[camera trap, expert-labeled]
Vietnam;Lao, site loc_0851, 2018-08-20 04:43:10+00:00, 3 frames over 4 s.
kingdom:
==*==
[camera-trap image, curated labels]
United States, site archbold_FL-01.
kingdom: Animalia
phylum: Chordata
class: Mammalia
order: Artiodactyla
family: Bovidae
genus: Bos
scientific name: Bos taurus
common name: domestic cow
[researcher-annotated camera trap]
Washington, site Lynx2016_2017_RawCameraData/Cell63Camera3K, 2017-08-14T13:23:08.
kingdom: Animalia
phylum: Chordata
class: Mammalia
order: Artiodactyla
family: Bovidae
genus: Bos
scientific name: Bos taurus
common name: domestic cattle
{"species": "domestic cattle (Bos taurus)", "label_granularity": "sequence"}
==*==
• [ABOUT THIS TASK]: Lines of the material that contain the word "trap" are to be gathered.

• [ANSWER]:
[camera trap, expert-labeled]
[camera-trap image, curated labels]
[researcher-annotated camera trap]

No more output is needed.